ASSIGNED TASK: If a line in the data below holds the word "recaptcha", copy it.

INPUT MATERIAL:
▼
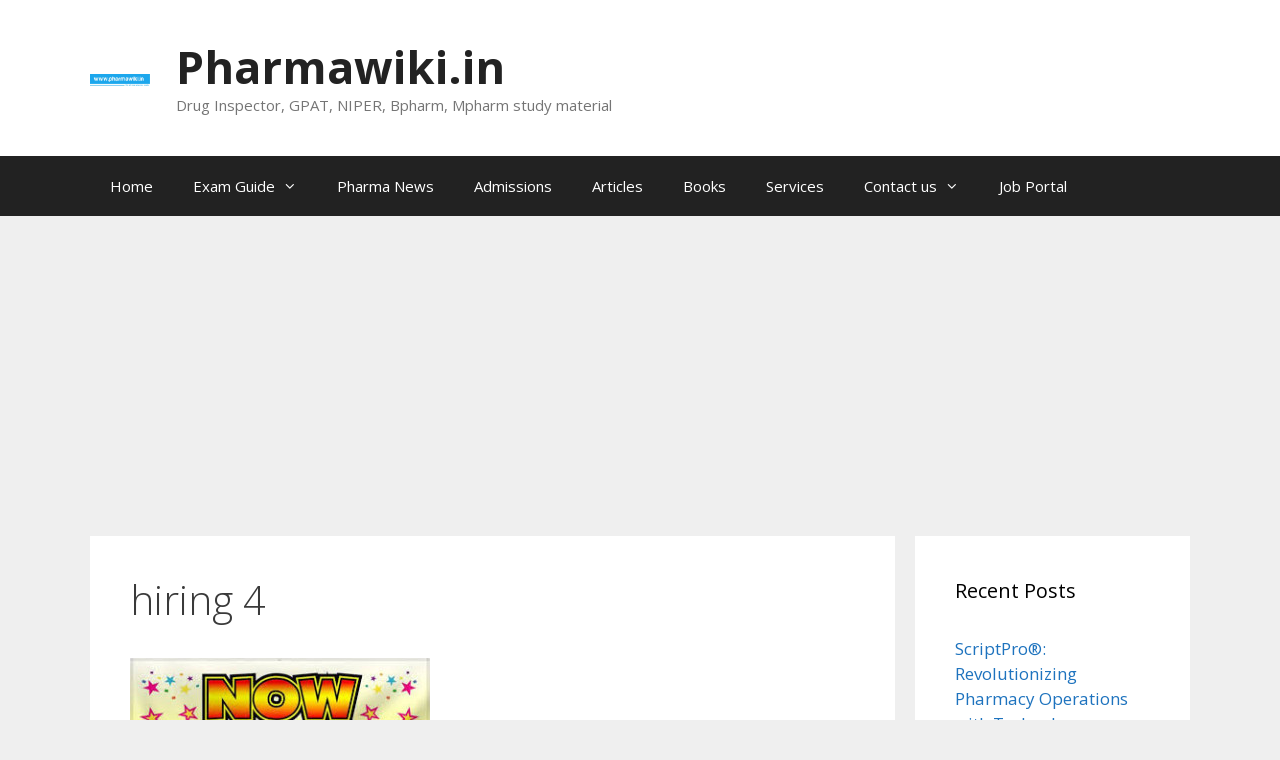

--- FILE ---
content_type: text/html; charset=utf-8
request_url: https://www.google.com/recaptcha/api2/aframe
body_size: 268
content:
<!DOCTYPE HTML><html><head><meta http-equiv="content-type" content="text/html; charset=UTF-8"></head><body><script nonce="_kwxDT2AULGbCGIfRxp2RA">/** Anti-fraud and anti-abuse applications only. See google.com/recaptcha */ try{var clients={'sodar':'https://pagead2.googlesyndication.com/pagead/sodar?'};window.addEventListener("message",function(a){try{if(a.source===window.parent){var b=JSON.parse(a.data);var c=clients[b['id']];if(c){var d=document.createElement('img');d.src=c+b['params']+'&rc='+(localStorage.getItem("rc::a")?sessionStorage.getItem("rc::b"):"");window.document.body.appendChild(d);sessionStorage.setItem("rc::e",parseInt(sessionStorage.getItem("rc::e")||0)+1);localStorage.setItem("rc::h",'1768967829801');}}}catch(b){}});window.parent.postMessage("_grecaptcha_ready", "*");}catch(b){}</script></body></html>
▲
TASK RESULT:
request_url: https://www.google.com/recaptcha/api2/aframe
<!DOCTYPE HTML><html><head><meta http-equiv="content-type" content="text/html; charset=UTF-8"></head><body><script nonce="_kwxDT2AULGbCGIfRxp2RA">/** Anti-fraud and anti-abuse applications only. See google.com/recaptcha */ try{var clients={'sodar':'https://pagead2.googlesyndication.com/pagead/sodar?'};window.addEventListener("message",function(a){try{if(a.source===window.parent){var b=JSON.parse(a.data);var c=clients[b['id']];if(c){var d=document.createElement('img');d.src=c+b['params']+'&rc='+(localStorage.getItem("rc::a")?sessionStorage.getItem("rc::b"):"");window.document.body.appendChild(d);sessionStorage.setItem("rc::e",parseInt(sessionStorage.getItem("rc::e")||0)+1);localStorage.setItem("rc::h",'1768967829801');}}}catch(b){}});window.parent.postMessage("_grecaptcha_ready", "*");}catch(b){}</script></body></html>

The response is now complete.